Reconstructing Molecular Wave Functions
Based on photoemission tomography, we have developed a technique to reconstruct the real-space probability amplitude density of molecular orbitals including their quantum mechanical phase.
The basis for a quantum-mechanical description of molecules is the many-electron wave function. At various levels of approximation, up to the exact configuration interaction wave function, one can write it in terms of single-electron wave functions: the orbitals. Strictly speaking, orbitals are not quantum mechanical observables. Nevertheless, they can be reconstructed in the framework of photoemission tomography.
For a full 3D reconstruction, we measure a series of distributions of the photoelectron parallel momentum, determined at multiple excitation energies in the range from 10 to 100 eV. This is used to create a four-dimensional dataset of photoelectron intensities as a function of (kx, ky, kz). A vital requirement is the proper intensity normalisation of experimental data at different photon energies. To this end, we utilise the capabilities of the Metrological Light Source (MLS) of the Physikalisch-Technische Bundesanstalt (PTB), a unique beamline based on a metrological approach to accurate photon flux calibration and to filtering out parasitic higher harmonics of the synchrotron radiation.

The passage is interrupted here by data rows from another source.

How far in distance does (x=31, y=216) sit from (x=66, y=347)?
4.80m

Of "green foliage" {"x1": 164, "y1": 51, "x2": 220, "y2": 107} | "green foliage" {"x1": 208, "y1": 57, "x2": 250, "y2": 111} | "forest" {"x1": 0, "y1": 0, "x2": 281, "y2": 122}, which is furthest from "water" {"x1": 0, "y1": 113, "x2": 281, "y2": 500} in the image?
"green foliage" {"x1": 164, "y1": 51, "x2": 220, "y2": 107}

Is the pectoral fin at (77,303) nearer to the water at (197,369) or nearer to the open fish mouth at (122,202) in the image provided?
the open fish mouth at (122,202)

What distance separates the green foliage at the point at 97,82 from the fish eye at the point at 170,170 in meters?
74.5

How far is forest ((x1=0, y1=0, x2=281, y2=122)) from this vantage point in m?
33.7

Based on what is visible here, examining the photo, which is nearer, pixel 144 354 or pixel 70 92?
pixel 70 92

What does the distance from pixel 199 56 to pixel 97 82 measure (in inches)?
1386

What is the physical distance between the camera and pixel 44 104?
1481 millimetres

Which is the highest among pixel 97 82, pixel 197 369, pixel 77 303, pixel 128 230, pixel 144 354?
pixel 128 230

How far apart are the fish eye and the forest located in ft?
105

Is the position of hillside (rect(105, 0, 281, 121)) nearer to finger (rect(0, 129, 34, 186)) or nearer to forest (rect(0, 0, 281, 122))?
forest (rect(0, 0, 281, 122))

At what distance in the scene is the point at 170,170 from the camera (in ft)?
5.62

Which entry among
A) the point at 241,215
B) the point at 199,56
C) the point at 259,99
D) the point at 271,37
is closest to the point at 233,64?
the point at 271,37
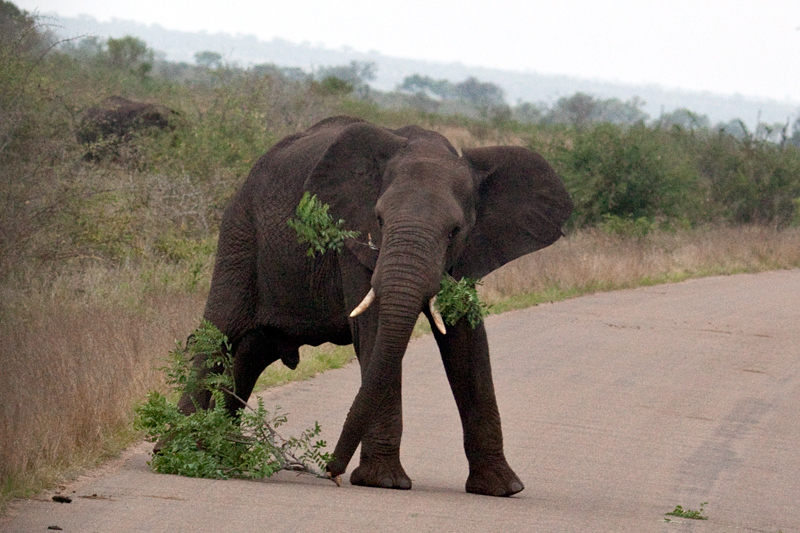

In the framework of the one-step model of photoemission, and employing the plane-wave approximation for the final state of the photoelectrons, the experimentally measured 3D momentum space distribution of photoelectrons can be reconstructed into the 3D real-space probability amplitude density of the initial-state orbital [1]. The phase of the wave function that is required for this reconstruction is retrieved in an iterative algorithm based on the oversampling technique [2].
The best way to think about the as-measured orbitals is to interpret them as Dyson orbitals that quantify the change between the N electron wave function before and the N − 1 electron wave function after photoionisation. If Koopman's theorem holds, which should be the case for molecules with weakly correlated electrons, Dyson orbitals are closely related to canonical Hartree-Fock or Kohn-Sham orbitals.